┌──
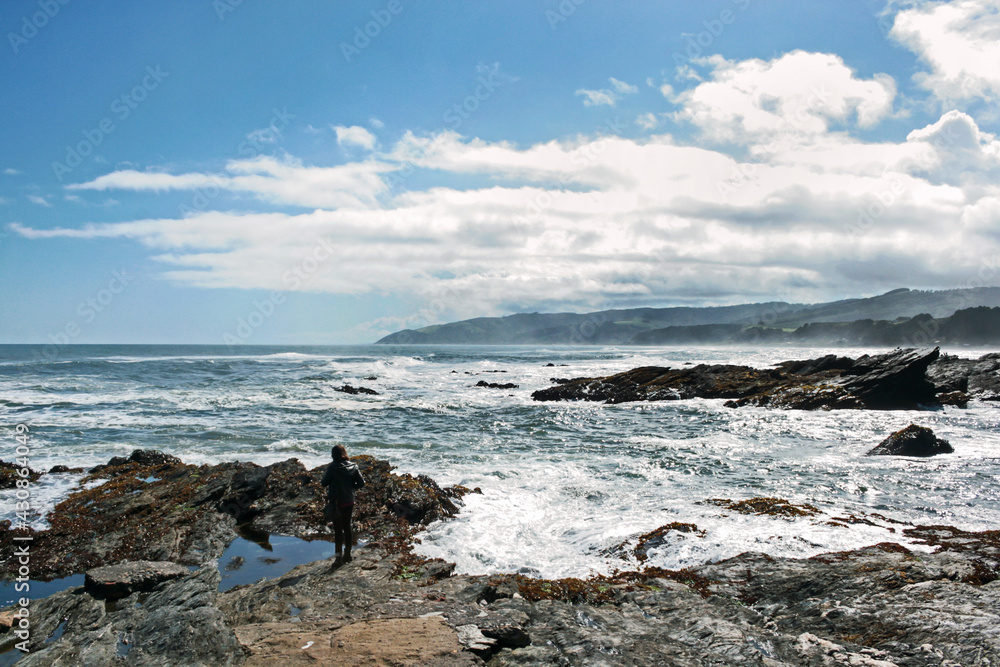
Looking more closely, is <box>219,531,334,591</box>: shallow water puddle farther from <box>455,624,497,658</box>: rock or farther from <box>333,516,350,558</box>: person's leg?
<box>455,624,497,658</box>: rock

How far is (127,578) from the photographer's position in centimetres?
755

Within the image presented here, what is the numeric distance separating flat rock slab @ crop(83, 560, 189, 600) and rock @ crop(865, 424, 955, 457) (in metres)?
19.5

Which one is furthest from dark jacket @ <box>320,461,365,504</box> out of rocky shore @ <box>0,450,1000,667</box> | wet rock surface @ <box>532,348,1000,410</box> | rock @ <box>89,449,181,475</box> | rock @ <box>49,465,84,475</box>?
wet rock surface @ <box>532,348,1000,410</box>

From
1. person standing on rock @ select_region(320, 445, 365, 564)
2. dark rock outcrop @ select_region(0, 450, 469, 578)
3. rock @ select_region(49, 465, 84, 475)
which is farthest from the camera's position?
rock @ select_region(49, 465, 84, 475)

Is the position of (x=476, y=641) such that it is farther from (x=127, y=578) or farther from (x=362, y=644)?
(x=127, y=578)

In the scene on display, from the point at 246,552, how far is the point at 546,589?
20.3 feet

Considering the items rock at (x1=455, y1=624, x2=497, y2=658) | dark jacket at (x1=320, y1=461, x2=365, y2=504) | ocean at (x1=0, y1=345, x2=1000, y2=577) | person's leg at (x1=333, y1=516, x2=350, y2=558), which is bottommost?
ocean at (x1=0, y1=345, x2=1000, y2=577)

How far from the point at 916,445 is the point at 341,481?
17.5 metres

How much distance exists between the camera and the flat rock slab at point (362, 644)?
5188 mm

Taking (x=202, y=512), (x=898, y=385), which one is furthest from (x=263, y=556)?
(x=898, y=385)

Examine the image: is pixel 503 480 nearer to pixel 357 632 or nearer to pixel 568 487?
pixel 568 487

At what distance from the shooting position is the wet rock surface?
91.3ft

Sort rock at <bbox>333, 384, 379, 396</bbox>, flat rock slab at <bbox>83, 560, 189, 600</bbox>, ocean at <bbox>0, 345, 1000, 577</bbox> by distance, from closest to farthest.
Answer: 1. flat rock slab at <bbox>83, 560, 189, 600</bbox>
2. ocean at <bbox>0, 345, 1000, 577</bbox>
3. rock at <bbox>333, 384, 379, 396</bbox>

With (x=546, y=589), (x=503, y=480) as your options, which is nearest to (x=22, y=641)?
(x=546, y=589)
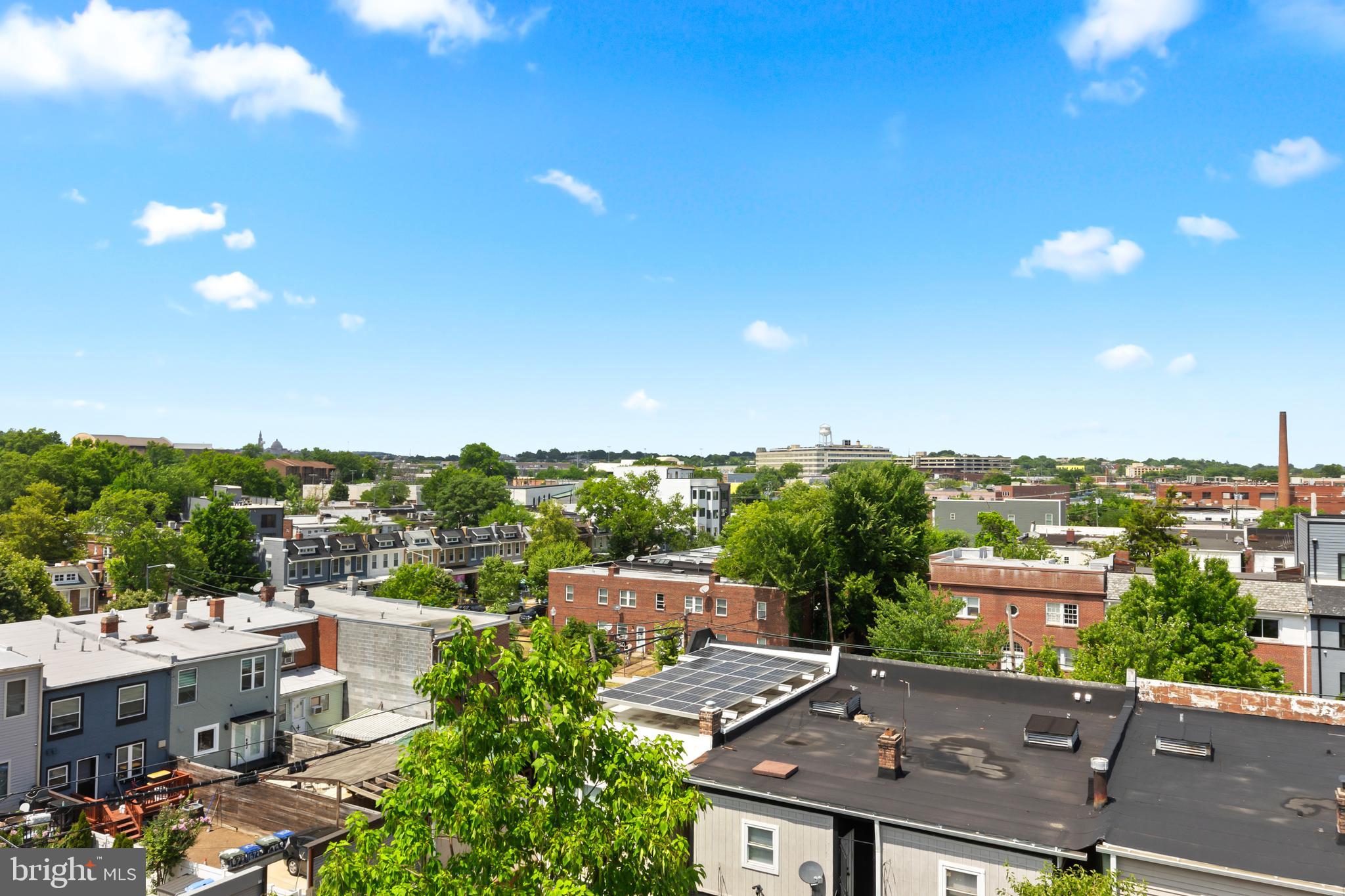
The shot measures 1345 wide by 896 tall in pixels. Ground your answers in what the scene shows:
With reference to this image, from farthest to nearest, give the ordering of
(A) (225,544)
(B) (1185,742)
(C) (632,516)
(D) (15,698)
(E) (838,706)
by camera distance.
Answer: (C) (632,516) → (A) (225,544) → (D) (15,698) → (E) (838,706) → (B) (1185,742)

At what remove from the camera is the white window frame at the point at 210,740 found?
3134 centimetres

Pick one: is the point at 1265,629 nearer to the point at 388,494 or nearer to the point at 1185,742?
the point at 1185,742

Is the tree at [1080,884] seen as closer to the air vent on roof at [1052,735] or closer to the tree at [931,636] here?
the air vent on roof at [1052,735]

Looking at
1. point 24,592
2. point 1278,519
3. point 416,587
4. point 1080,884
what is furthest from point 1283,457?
point 24,592

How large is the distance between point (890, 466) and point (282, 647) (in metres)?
36.0

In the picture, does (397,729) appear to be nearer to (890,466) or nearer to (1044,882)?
(1044,882)

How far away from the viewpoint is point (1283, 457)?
103062 millimetres

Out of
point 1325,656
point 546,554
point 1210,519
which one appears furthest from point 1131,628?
point 1210,519

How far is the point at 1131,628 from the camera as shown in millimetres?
27688

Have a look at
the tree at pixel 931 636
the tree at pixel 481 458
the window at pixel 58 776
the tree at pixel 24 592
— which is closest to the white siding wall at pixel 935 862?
the tree at pixel 931 636

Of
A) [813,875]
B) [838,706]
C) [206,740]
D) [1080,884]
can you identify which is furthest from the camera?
[206,740]

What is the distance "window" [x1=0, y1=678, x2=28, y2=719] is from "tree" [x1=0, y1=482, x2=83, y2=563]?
5545cm

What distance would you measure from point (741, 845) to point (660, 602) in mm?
37613

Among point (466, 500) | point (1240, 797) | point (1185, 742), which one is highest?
point (466, 500)
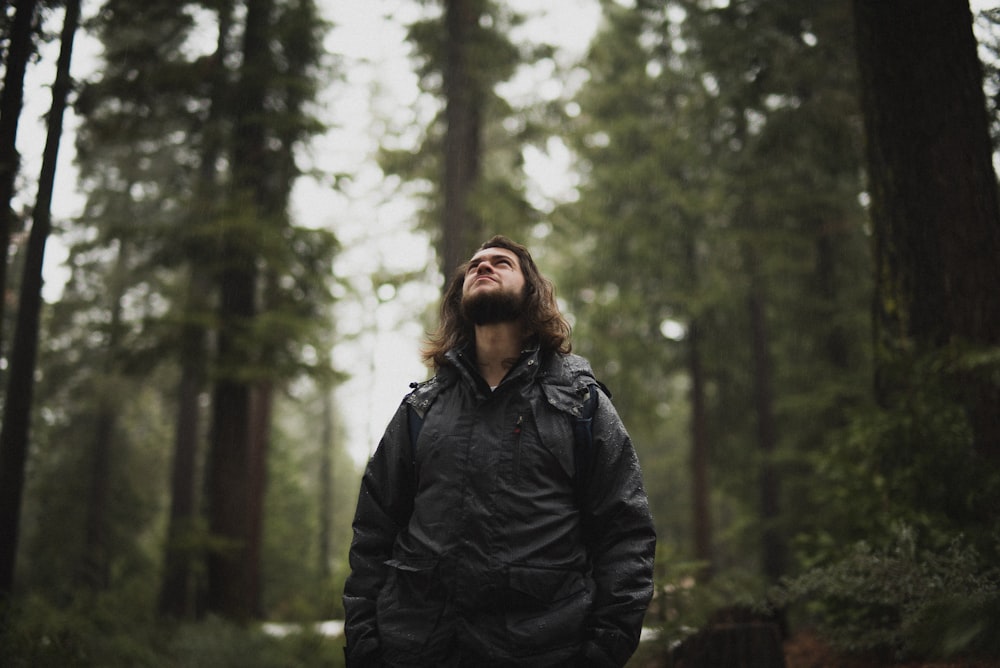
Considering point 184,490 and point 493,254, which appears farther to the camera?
point 184,490

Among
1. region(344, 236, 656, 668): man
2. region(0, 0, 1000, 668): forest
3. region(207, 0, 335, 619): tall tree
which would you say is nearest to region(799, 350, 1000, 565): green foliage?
region(0, 0, 1000, 668): forest

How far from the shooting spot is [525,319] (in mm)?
3414

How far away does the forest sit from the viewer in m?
5.09

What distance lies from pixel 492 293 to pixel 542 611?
1492 millimetres

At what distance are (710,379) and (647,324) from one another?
278cm

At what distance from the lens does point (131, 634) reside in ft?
25.8

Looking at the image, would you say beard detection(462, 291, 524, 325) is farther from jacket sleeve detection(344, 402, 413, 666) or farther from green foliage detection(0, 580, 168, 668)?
green foliage detection(0, 580, 168, 668)

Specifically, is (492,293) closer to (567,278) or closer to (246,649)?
(246,649)

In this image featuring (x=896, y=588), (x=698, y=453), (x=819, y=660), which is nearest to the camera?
(x=896, y=588)

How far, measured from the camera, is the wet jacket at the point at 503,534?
8.66ft

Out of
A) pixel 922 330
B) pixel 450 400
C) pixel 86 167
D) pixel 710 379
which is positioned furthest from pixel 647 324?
pixel 86 167

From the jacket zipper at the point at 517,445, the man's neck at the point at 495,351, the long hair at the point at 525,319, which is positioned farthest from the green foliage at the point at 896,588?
the man's neck at the point at 495,351

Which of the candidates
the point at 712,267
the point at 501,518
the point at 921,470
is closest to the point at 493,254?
the point at 501,518

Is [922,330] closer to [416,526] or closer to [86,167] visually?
[416,526]
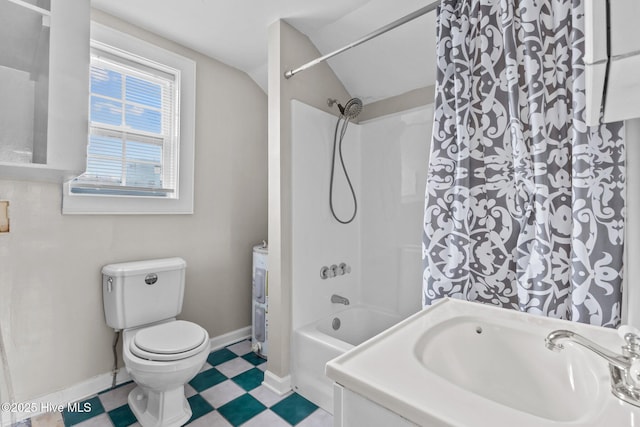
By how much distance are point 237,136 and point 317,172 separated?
875 millimetres

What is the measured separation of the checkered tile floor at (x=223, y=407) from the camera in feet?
5.14

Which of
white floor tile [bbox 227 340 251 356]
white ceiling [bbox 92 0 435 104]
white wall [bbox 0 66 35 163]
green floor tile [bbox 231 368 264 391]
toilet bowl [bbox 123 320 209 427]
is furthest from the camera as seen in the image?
white floor tile [bbox 227 340 251 356]

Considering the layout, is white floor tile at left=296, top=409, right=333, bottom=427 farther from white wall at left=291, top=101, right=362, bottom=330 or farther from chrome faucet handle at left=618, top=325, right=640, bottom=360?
chrome faucet handle at left=618, top=325, right=640, bottom=360

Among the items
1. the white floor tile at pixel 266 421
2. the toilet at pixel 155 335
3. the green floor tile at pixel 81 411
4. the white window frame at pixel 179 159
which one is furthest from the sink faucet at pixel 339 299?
the green floor tile at pixel 81 411

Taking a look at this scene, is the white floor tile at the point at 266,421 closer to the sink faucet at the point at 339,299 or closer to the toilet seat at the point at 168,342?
the toilet seat at the point at 168,342

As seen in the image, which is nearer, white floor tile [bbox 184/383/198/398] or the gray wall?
the gray wall

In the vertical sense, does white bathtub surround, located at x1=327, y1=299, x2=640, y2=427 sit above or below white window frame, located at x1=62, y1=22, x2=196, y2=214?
below

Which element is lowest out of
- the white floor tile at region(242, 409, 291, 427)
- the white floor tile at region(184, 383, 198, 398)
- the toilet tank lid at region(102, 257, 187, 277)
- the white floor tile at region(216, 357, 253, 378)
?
the white floor tile at region(242, 409, 291, 427)

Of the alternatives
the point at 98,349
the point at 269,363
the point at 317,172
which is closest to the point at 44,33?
the point at 317,172

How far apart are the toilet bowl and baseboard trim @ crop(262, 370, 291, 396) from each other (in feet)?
1.56

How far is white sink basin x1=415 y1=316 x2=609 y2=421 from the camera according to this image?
└──
Convert the lines of the listing into a JSON list of strings with one string per line, leaving out blank lines. Begin at the line that contains "How far apart" and stop after the last line of the listing.

[
  "How far apart are the toilet bowl and baseboard trim @ crop(262, 370, 291, 396) from each other (in feet)?",
  "1.56",
  "How far is white sink basin x1=415 y1=316 x2=609 y2=421 from the camera according to this image?"
]